(Beginning of INPUT DATA)

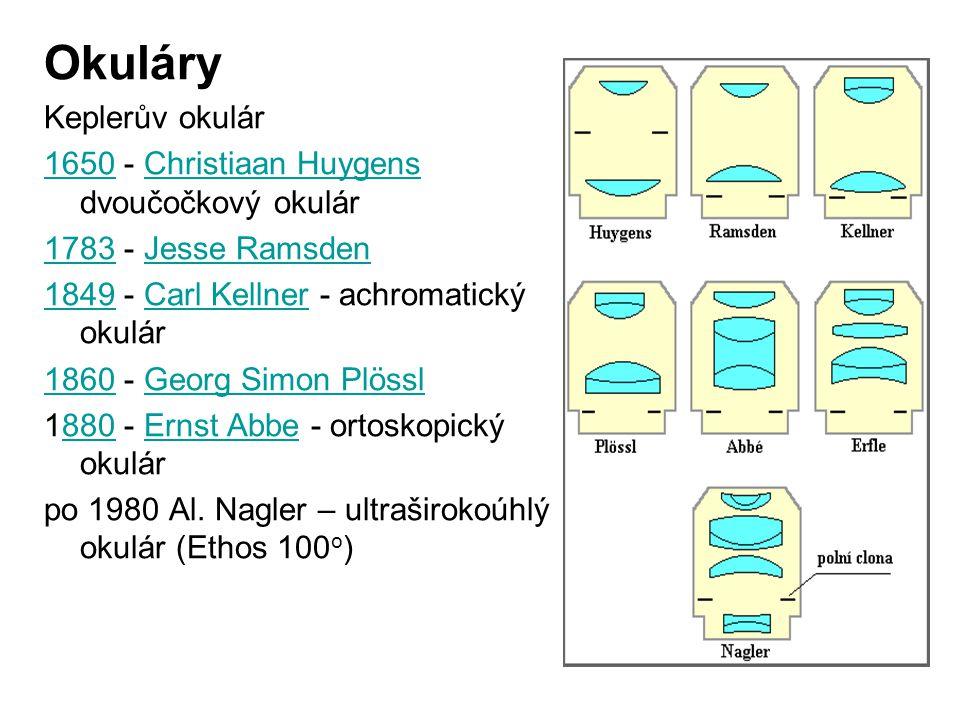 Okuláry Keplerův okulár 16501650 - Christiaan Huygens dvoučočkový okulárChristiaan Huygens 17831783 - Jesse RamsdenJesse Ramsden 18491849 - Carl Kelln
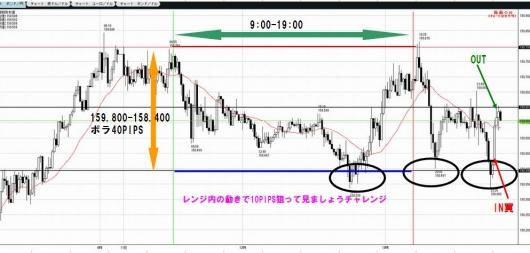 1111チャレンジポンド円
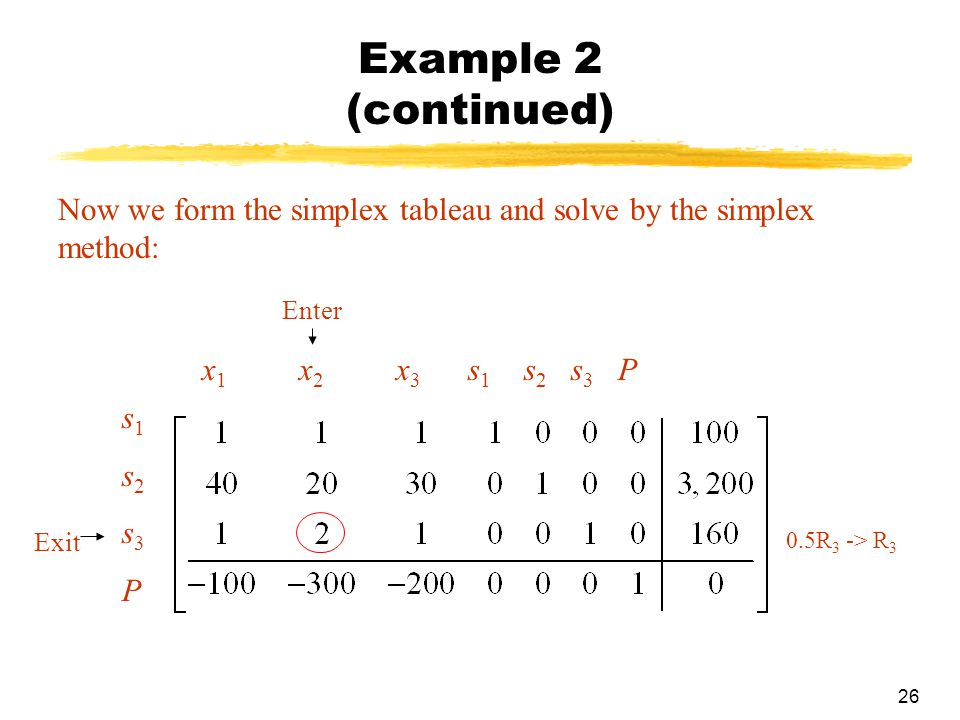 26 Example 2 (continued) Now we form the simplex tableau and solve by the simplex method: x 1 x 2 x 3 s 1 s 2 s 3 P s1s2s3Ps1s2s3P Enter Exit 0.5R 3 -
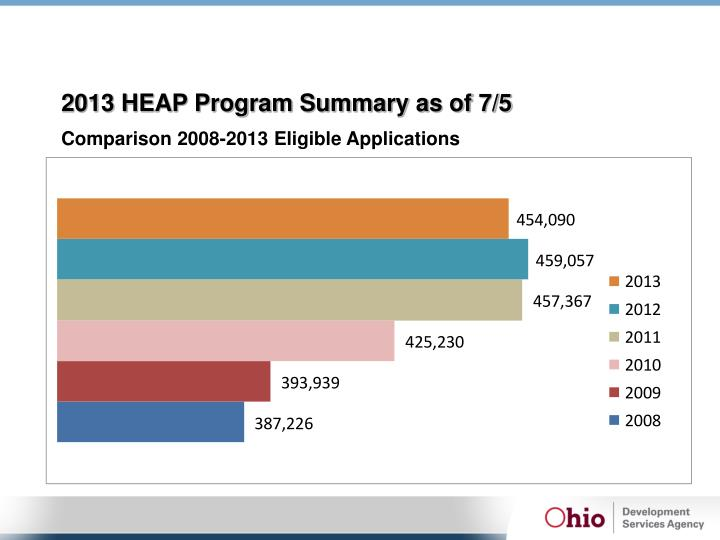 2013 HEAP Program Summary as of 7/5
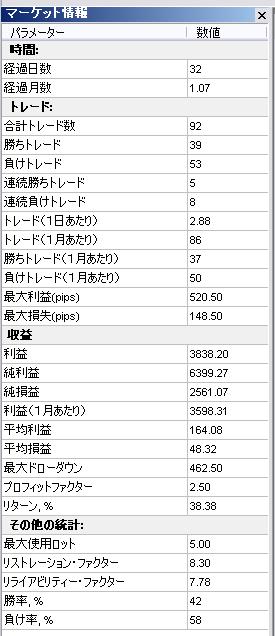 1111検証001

(End of INPUT DATA)
(Beginning of INPUT DATA)

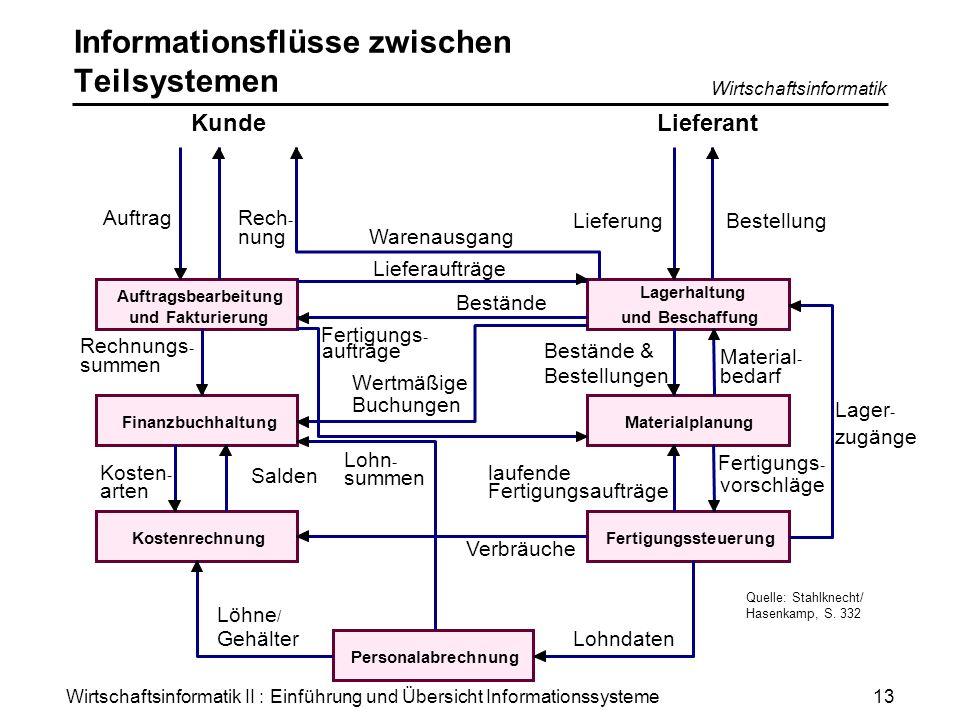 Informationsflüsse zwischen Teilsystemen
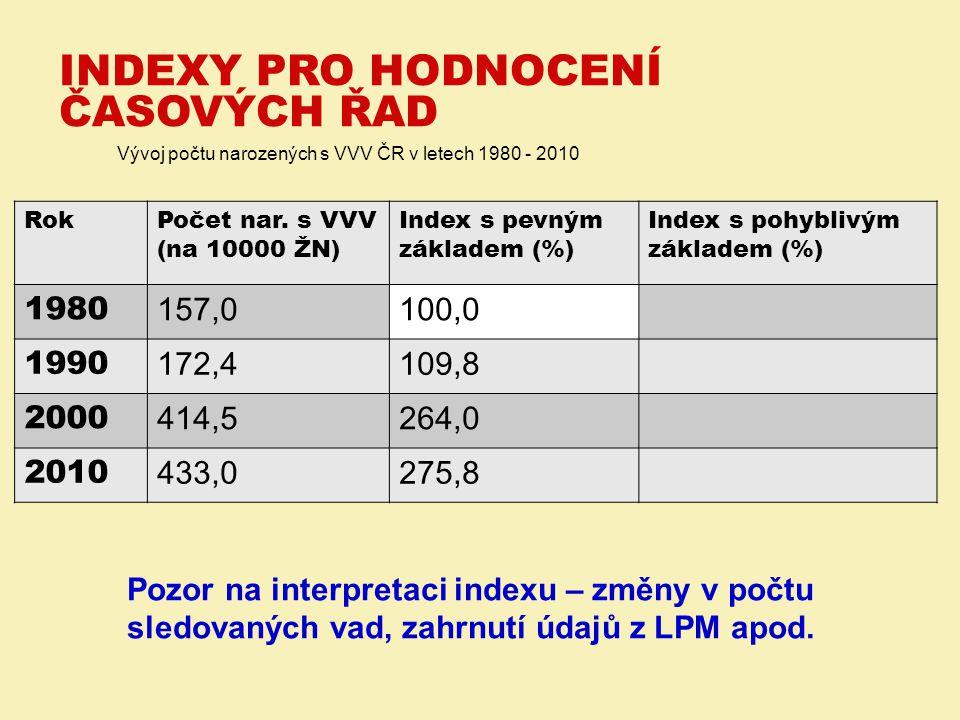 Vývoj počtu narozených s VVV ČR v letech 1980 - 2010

(End of INPUT DATA)

• _PROBLEM TO WORK ON_:
Transcribe, exactly and without pictures, everything in the data from the line with "Informationsflüsse zwischen Teilsystemen" down to the line with "Vývoj počtu narozených", both included.

• _SOLUTION TO THIS PROBLEM_:
 Informationsflüsse zwischen Teilsystemen
 Vývoj počtu narozených s VVV ČR v letech 1980 - 2010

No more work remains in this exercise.